_Data section_:
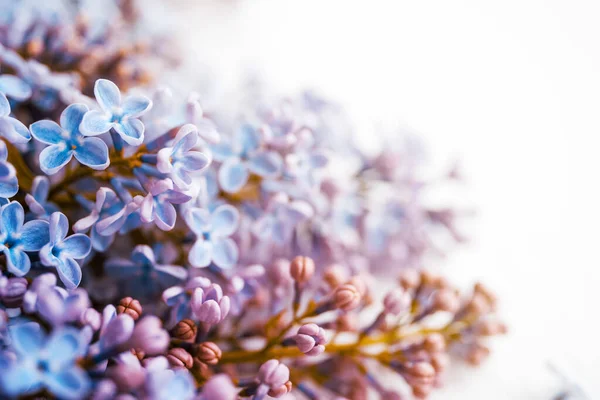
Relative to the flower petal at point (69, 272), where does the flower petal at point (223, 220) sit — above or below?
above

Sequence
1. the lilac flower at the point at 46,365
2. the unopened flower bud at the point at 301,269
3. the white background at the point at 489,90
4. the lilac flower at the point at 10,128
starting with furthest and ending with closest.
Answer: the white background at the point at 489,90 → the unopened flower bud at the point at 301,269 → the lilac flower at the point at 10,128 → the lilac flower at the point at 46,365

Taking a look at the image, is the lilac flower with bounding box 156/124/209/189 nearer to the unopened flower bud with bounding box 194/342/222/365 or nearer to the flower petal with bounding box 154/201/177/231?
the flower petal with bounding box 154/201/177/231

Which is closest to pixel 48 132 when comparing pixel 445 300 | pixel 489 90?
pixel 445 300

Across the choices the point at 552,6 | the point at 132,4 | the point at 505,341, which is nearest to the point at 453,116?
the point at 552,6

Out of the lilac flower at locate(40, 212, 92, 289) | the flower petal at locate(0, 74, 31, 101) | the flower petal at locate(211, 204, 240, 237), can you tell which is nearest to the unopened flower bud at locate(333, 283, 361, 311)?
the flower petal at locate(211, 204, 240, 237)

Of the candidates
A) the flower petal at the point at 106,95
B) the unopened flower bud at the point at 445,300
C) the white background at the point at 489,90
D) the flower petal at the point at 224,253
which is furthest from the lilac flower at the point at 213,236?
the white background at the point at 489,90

--

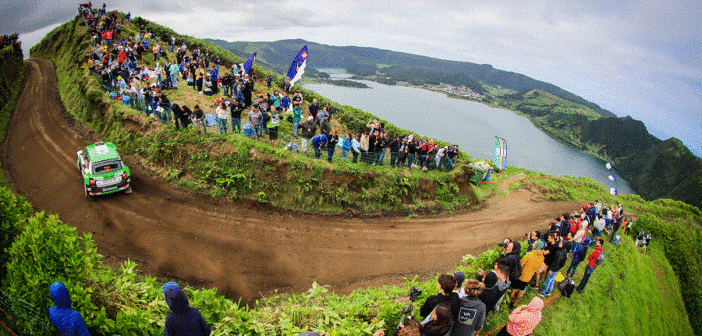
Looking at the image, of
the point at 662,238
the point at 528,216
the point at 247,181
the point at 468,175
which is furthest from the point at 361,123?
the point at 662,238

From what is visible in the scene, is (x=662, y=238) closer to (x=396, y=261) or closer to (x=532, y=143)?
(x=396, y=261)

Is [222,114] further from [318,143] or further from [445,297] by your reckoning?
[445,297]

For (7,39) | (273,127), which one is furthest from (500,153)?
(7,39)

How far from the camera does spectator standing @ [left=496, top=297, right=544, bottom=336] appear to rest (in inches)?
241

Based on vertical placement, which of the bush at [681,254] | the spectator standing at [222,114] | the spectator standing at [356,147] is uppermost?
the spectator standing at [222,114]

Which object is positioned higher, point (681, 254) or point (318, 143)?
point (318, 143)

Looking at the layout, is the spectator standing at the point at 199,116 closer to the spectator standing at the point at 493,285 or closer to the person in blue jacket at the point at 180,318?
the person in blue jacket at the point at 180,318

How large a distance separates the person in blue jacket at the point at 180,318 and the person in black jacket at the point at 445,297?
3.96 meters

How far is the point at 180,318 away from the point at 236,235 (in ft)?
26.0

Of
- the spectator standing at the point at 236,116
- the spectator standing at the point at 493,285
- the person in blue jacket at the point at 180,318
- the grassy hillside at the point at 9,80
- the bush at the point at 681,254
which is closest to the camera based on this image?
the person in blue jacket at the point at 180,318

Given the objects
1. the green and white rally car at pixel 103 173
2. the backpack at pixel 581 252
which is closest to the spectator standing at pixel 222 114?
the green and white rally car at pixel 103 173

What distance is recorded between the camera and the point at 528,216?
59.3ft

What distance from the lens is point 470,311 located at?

_What to work on_: Return every line from the rows above that contains the string "rally".

_Answer to this exercise_:
1. the green and white rally car at pixel 103 173
the green and white rally car at pixel 103 173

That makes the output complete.